RURAL REFLECTIONS: Just my style
Where are my navy slacks? Where is my fall sweater? (Who the heck calls them slacks anymore?) It's in the 80s! Where is my brain?
We don't change clothing with the seasons. We change it with the weather.
Oregon has been hot and dry for so long that I am wearing out my summer clothes. We are still in shorts and sandals. Perhaps we are the new tropics! Perhaps the once "can't be climate change" doubt has come to pass and has affected my wardrobe. (Do we still say wardrobe? Don't you put clothes in a wardrobe?)
Trees are looking at one another wondering if they should change into their winter wear. (I'm wondering if I have enough in my head to finish this column.) My begonias and other flowers are wondering if they should droop and drop leaves. They're asking one another, "Did we miss winter?"

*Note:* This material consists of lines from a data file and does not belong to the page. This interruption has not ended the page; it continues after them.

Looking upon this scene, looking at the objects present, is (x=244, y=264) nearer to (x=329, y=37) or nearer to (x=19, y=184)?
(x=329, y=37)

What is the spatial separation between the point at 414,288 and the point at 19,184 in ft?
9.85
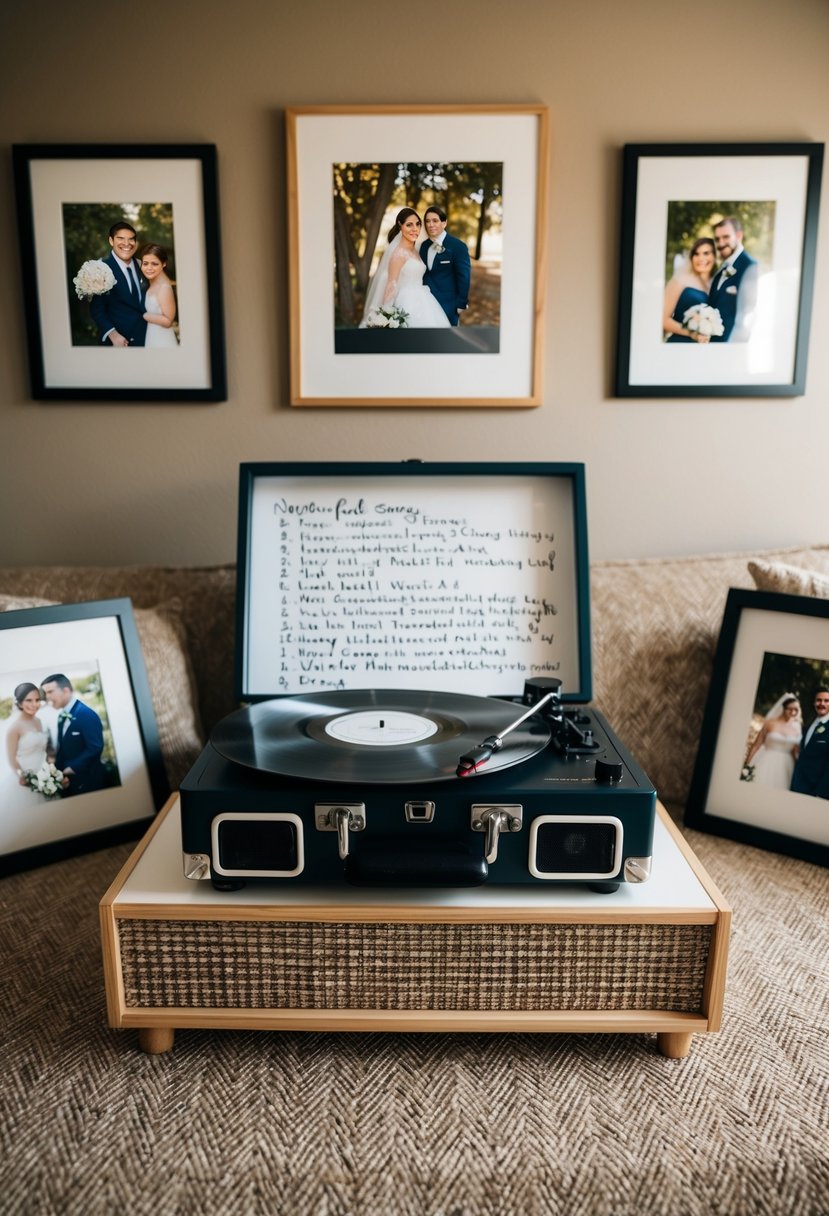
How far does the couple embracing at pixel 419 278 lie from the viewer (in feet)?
4.79

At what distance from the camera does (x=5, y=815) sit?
3.69 feet

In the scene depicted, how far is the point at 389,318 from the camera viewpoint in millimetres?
1482

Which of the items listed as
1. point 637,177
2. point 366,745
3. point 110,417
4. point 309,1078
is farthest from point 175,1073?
point 637,177

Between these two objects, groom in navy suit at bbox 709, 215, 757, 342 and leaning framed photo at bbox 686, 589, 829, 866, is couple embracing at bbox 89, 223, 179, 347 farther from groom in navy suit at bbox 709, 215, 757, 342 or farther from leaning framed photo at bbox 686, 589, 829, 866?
leaning framed photo at bbox 686, 589, 829, 866

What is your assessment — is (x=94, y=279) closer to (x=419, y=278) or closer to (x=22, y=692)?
(x=419, y=278)

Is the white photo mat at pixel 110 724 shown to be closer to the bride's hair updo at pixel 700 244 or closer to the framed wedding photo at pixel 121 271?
the framed wedding photo at pixel 121 271

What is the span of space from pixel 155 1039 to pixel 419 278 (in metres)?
1.25

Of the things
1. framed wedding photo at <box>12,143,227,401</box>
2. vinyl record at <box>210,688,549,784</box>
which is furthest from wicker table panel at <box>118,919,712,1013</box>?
framed wedding photo at <box>12,143,227,401</box>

Today, I went to get some nicer winter wear should my book take a turn for the better. So far, no activity, but I have faith and will be decently dressed should I have a signing or a bestseller.
In case you haven't really looked at the trends in women's clothing, don't bother. Thank goodness I have never been a label chaser. I'm not a Nordstrom's shopper and love a good bargain. I figure that if you find a discount or sale, you can buy twice as much. Right? Right.
Sweaters are fringed. For a short person, fringe looks like knee dusters. Some have incredibly wide sleeves starting at the shoulder and ending at the cuff. Again, for shorties like me, I resemble a little fat bat.
Then there are the stovepipe-legged pants. Two legs can fit into one pant leg — or slack leg. Hmm.
Clothing. I find that what is on the outside is not nearly as important as what is on the inside.
Now, I'm not talking body types here. No. You can look like a million dollars and be a complete louse. The clothing does not make the picture perfect. Only the beauty of the inner person can make an outfit complete. (Do they still call it an outfit? Hmm. That word leaves room for a completely new column.) Victor Hugo had the right idea. I know this line well as I've read "Les Misérables" twice (unabridged).
"I met in the street a very poor young man who was in love. His hat was old, his coat was threadbare — there were holes at his elbows; the water passed through his shoes and the stars through his soul."
Yep, love, compassion, delight in the people around us. Wear those things and you will always be perfectly dressed no matter the season. Perhaps people listen better if they are not blinded by the perfectness of the fall outfit.
Food for thought from a short woman in summer clothes.